舞の目は本気・・・いや、狂気だ。まるで野獣のような殺気を感じる。殺される。確実に殺される。とても人間とは思えない。
喉が渇く。
目が霞む。
頭が痺れる。
僕の体は極度の緊張から、異常を発していた。
相手も同じだろうか?
そう思うなんて、ちょっと気が抜けてないか?僕は少し、自問してしまった。
どちらが先に仕掛けるか。
舞は一足飛びに飛んできた。あまりに身軽で素早い動きに僕は彼女の蹴りを防ぐしかなかった。ガツンと一撃がガードした左腕に響く。何とか、彼女の一撃を凌いだが、動きが止まってしまう。刹那、舞は更に拳を腹、背中、首などに叩き込んでくる。それを防ぐために僕は懸命にガードするしか無かった。
彼女の連撃は執拗だった。パンチ、蹴りが隙間なく、叩き込まれる。僕はただ、ボロボロになるだけだった。
お母さん
僕はガードの隙間から彼女を見た。彼女は泣きながら、お母さんと呟いていた。
殴り合いでは相手を倒すことは難しい。素手で確実に相手を殺すには首の骨を折るのが最適だ。頸椎を骨折すれば、神経障害で体は麻痺する。骨が折れた事で気道が曲がり、窒息してしまうだろう。相手を確実に殺せるのは首しか無い。
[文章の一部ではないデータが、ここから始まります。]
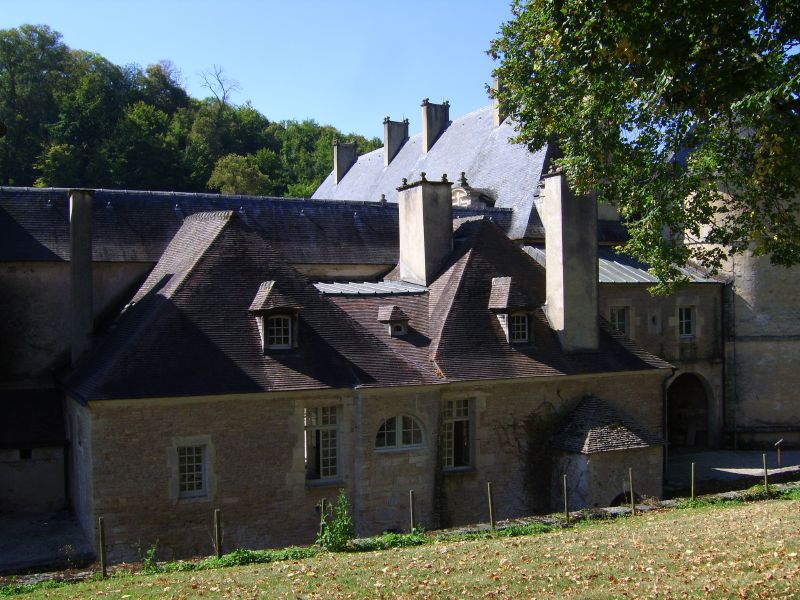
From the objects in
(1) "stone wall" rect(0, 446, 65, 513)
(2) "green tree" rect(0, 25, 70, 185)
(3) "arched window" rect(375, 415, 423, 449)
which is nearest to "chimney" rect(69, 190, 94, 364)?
(1) "stone wall" rect(0, 446, 65, 513)

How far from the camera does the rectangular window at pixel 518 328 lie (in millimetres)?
21400

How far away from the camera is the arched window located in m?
19.3

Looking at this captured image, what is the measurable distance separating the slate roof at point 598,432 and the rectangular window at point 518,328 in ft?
7.19

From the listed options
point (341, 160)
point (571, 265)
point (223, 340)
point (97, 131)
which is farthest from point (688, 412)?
point (97, 131)

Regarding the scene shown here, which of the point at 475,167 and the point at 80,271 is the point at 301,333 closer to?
the point at 80,271

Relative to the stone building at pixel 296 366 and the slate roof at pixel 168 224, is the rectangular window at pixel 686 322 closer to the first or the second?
the stone building at pixel 296 366

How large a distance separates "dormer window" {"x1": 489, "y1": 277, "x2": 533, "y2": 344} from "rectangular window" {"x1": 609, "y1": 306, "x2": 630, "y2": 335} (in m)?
6.95

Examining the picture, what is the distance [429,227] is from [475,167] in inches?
432

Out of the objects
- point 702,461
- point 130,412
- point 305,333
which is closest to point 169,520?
point 130,412

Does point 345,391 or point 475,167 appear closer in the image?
point 345,391

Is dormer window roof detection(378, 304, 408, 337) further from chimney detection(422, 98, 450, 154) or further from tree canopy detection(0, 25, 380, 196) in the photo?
tree canopy detection(0, 25, 380, 196)

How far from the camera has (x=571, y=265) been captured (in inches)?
865

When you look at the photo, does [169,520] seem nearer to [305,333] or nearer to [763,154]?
[305,333]

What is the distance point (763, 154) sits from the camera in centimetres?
1461
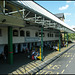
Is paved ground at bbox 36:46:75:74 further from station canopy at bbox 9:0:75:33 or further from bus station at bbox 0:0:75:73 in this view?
station canopy at bbox 9:0:75:33

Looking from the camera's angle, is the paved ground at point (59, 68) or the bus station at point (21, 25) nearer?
the paved ground at point (59, 68)

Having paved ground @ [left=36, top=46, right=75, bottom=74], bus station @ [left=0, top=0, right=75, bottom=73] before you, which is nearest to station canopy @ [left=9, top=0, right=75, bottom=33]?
bus station @ [left=0, top=0, right=75, bottom=73]

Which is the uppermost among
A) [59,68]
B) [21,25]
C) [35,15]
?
[35,15]

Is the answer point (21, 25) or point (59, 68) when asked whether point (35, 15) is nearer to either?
point (21, 25)

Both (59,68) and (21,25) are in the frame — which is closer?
(59,68)

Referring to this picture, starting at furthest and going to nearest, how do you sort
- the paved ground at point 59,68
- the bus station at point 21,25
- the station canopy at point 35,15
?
the bus station at point 21,25 → the paved ground at point 59,68 → the station canopy at point 35,15

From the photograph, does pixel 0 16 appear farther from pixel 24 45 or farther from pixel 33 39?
pixel 33 39

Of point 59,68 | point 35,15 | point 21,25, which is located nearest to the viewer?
point 59,68

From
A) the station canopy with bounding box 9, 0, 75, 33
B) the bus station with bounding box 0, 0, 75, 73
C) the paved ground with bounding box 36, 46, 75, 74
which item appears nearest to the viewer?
the station canopy with bounding box 9, 0, 75, 33

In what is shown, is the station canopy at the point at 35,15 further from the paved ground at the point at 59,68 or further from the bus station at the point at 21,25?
the paved ground at the point at 59,68

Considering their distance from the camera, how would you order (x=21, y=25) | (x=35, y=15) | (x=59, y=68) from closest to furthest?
(x=59, y=68) → (x=35, y=15) → (x=21, y=25)

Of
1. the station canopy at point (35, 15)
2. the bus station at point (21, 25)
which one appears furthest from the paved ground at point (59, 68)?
the station canopy at point (35, 15)

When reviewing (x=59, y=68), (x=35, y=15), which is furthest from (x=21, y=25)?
(x=59, y=68)

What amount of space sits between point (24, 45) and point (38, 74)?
1152 cm
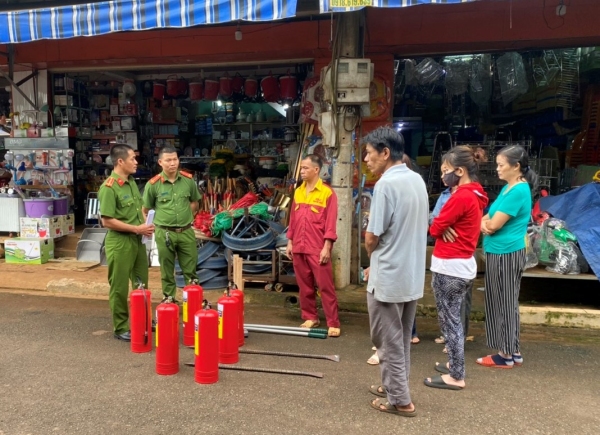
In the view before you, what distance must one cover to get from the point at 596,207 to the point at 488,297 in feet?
9.19

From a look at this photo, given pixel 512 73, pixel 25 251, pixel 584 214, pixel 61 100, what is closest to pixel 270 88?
pixel 61 100

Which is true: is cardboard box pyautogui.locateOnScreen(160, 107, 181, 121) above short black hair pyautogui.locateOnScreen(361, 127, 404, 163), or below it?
above

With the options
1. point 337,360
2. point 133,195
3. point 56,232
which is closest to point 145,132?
point 56,232

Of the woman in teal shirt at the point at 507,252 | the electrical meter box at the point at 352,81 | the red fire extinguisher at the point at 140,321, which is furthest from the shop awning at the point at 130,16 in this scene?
the red fire extinguisher at the point at 140,321

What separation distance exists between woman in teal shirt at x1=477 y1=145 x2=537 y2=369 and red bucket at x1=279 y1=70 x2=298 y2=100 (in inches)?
215

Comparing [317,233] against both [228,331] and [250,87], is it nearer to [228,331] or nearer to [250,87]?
[228,331]

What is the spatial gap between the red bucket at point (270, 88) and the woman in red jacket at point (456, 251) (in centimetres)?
583

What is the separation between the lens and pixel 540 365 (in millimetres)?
4238

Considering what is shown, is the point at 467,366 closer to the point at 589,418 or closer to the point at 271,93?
the point at 589,418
舞はデタラメと言って言い程に連撃を重ねている。手も掌底から握り拳に変えて、打突でこちらを倒そうとしている。だが、それは指を痛める。下手をすれば、すでに何本か折れているだろう。対して、こちらはしっかりとガードをしているから、ダメージはあるが、致命的では無い。
冷静に
冷静に
何度も繰り返し、反撃の好機を待つ。幾ら、鍛えていようと、体力にはおのずと限界がある。ましてや相手は女子だ。基本的な体力面での違いがある。
ハァ
ハァ
ハァ
時折、漏れる彼女の吐息。
僕は、その一瞬を待った。彼女のパンチの速度が鈍る。その腕を掴み、脇に抱えて、へし折る。そして、地面へと叩き付けた。
がぁああああああ!
彼女は悲鳴を上げた。それは痛みからか、死への恐怖からか。母を助けられない嗚咽だろうか。僕はそれを気にせず、床に倒れ込んだ彼女の背中に膝を乗せ、体重を掛ける。逃げ出そうとする彼女を押さえつけ、その頭を掴んだ。
武器で殺すのとは違う。
指先にはっきりと、生きている人間の頭を感じる。
このまま、僕があり得ない方向に首を曲げるだけで、彼女の首の骨は折れる。
無論、即死では無い。彼女は苦しんで死んでいくだろう。トドメを刺す方法は無い。もし、奴等に慈悲があるなら、トドメぐらいは刺してくれるかもしれない。
僕はそんな気持ちを持ったまま、彼女の首をへし折った。
彼女が動かなくなったのを確認して、僕は立ち上がる。
そして、徳山達を見た。彼等は拍手をした。